PROVIDED ENTRIES
-- begin --

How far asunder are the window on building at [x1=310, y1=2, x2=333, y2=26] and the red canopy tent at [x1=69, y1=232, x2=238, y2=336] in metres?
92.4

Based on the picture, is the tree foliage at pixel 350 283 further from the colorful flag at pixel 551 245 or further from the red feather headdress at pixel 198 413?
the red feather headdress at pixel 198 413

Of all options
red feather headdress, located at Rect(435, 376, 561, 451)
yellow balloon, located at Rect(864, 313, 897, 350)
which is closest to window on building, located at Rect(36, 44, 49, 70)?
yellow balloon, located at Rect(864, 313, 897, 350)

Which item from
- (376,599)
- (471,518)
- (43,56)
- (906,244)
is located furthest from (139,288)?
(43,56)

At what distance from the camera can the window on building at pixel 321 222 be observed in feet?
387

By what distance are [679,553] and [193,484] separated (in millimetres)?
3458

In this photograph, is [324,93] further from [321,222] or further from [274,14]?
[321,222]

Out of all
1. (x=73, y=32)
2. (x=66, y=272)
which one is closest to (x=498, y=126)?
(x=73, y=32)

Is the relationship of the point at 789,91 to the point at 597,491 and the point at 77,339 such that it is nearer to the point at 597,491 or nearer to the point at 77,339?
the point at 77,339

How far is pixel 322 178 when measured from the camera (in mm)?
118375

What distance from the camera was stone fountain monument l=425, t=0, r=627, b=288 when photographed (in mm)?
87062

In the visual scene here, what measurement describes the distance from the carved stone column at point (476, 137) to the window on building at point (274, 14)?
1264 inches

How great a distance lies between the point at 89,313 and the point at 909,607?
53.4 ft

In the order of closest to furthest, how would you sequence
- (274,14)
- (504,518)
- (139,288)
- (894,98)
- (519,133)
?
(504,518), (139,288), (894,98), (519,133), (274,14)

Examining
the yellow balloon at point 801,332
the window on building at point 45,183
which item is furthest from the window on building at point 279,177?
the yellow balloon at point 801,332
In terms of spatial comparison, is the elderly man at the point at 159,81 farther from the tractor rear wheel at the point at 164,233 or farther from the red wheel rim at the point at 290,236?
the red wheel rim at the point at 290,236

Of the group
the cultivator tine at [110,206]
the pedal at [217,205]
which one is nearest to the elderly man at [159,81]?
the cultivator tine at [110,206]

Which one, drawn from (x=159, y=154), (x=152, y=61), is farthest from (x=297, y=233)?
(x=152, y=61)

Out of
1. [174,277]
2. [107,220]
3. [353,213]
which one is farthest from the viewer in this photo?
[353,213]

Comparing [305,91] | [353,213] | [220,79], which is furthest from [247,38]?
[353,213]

-- end --
-- begin --

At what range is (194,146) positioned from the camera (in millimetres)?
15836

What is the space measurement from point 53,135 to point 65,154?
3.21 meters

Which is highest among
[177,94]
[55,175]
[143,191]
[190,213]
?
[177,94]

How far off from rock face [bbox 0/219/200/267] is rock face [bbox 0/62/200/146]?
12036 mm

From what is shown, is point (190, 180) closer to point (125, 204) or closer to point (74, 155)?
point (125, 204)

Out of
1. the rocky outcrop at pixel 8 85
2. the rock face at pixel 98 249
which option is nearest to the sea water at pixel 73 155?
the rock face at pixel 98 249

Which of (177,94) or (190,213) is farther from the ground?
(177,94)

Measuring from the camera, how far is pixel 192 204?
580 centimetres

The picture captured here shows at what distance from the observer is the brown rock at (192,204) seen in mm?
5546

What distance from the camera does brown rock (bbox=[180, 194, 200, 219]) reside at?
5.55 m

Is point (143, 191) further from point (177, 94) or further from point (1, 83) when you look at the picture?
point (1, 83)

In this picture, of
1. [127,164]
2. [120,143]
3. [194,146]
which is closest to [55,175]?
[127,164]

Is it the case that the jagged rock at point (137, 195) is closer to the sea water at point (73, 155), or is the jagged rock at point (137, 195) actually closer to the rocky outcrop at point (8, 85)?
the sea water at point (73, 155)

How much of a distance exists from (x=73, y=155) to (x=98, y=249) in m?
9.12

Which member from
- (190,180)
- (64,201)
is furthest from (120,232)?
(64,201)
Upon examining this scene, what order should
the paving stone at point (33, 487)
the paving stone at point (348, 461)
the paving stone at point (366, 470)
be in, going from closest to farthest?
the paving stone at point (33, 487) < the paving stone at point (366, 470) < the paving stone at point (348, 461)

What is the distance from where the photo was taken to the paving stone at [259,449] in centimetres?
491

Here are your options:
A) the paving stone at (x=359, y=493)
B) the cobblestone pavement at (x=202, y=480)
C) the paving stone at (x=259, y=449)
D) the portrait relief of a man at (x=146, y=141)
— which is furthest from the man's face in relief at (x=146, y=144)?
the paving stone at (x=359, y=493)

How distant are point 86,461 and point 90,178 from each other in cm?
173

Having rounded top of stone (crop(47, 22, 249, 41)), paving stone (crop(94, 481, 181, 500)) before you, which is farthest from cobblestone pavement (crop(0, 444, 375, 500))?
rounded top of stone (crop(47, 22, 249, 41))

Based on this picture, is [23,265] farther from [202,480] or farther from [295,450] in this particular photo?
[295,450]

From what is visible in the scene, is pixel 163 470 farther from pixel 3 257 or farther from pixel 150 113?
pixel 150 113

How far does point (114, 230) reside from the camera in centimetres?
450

-- end --

EXERCISE DIRECTIONS
Retype everything from the line that contains "Here are your" down to the line that contains "at (x=146, y=144)?", keeping both of those lines.

COMPLETE ANSWER
Here are your options:
A) the paving stone at (x=359, y=493)
B) the cobblestone pavement at (x=202, y=480)
C) the paving stone at (x=259, y=449)
D) the portrait relief of a man at (x=146, y=141)
— which is furthest from the man's face in relief at (x=146, y=144)?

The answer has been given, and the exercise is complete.